Having an application class that doesn't do much detail work, mainly calls on its classes and makes them do the work.
PA03
Tokenization again, again making clear what is important in the input.
Unnesting nested classes, to show that in this case it hardly matters whether they are nested or not.
Idea of scoring for decision-making, in a case where ties are broken by a secondary consideration.
Use of stacks to do calculation.
Idea of a pure stack, with severely limiited operations, but does the job here.
Idea of using an adapter class to implement a pure stack from the operation-rich LinkedList (or ArrayList.)
Technique of providing toString for elements and collection classes, and seeing the useful result.

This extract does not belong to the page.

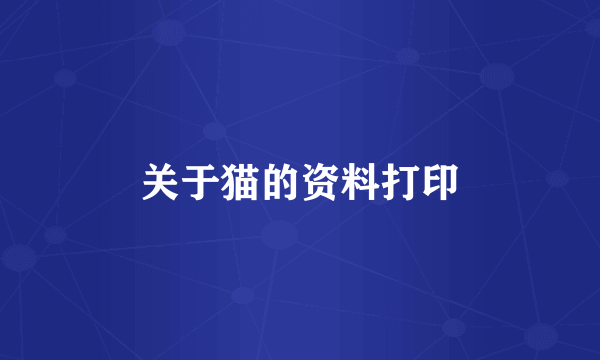 关于猫的资料打印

Refactoring: incremental improvements to code. Here several examples, but most obvious is sealing up Precedence.
Lab 1
Intro to Dr. Java, compiler errors vs. runtime errors.
Lab 2
Debugging
Program Crash--interpret backtrace, find offending line of code
Program runs, but produces bad results. Determine first bad result. Figure out breakpoints that will get you to this point.

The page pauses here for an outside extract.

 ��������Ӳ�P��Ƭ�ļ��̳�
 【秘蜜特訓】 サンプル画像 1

Single-step code across suspect actions. Understand and use step into, step over, step out.
Lab 3
Using the JDK Javadocs.
How to find documentation on methods for this class and ones that "come along for the ride" because they are available in a superclass.
How to find all the superclasses and superinterfaces.
hw1
Review, accessibility of fields,
Adapter vs. wrapper, type erasure, downcasts, array type compatibility
Basic Big-oh.
hw2
Big-Oh analysis of code, TreeSet app, HastSet app
Doing equals correctly for Base/Derived objects.
Map app, using Scanner.
hw3
Stack app for balanced parentheses, calculator.
Models for List, Stack, Set--add Queue here now--what you can do, how to do it.
How to call JDK sort and binarySearch.